--- Task directions ---
Omitting any pictures, transcribe the entries below exactly.
◇ ◇ ◇
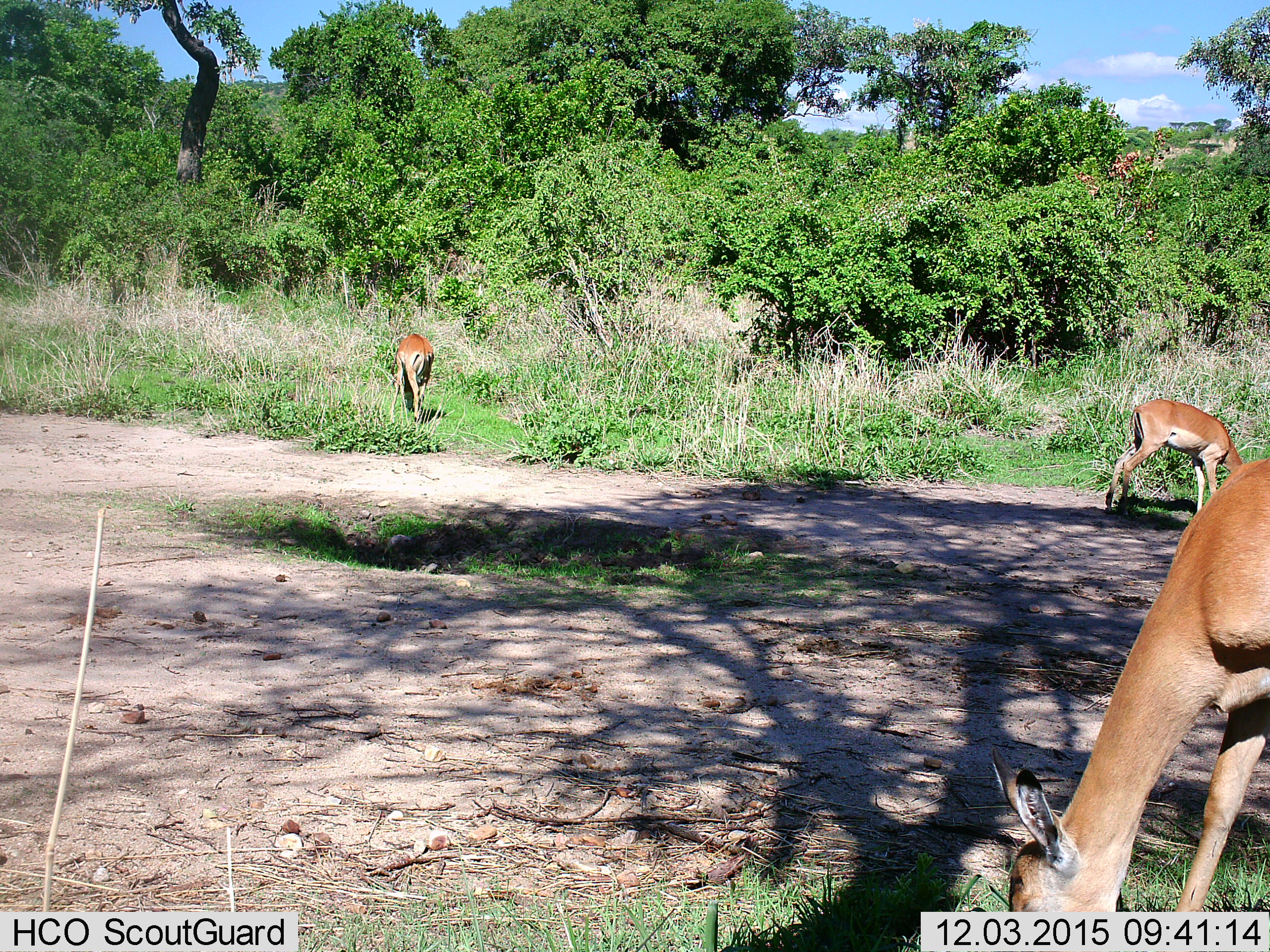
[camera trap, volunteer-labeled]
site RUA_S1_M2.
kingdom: Animalia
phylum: Chordata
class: Mammalia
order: Artiodactyla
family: Bovidae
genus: Aepyceros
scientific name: Aepyceros melampus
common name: impala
Impala (Aepyceros melampus), count 3. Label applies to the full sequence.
◇ ◇ ◇
--- Finished exercise ---
[camera trap, volunteer-labeled]
site RUA_S1_M2.
kingdom: Animalia
phylum: Chordata
class: Mammalia
order: Artiodactyla
family: Bovidae
genus: Aepyceros
scientific name: Aepyceros melampus
common name: impala
Impala (Aepyceros melampus), count 3. Label applies to the full sequence.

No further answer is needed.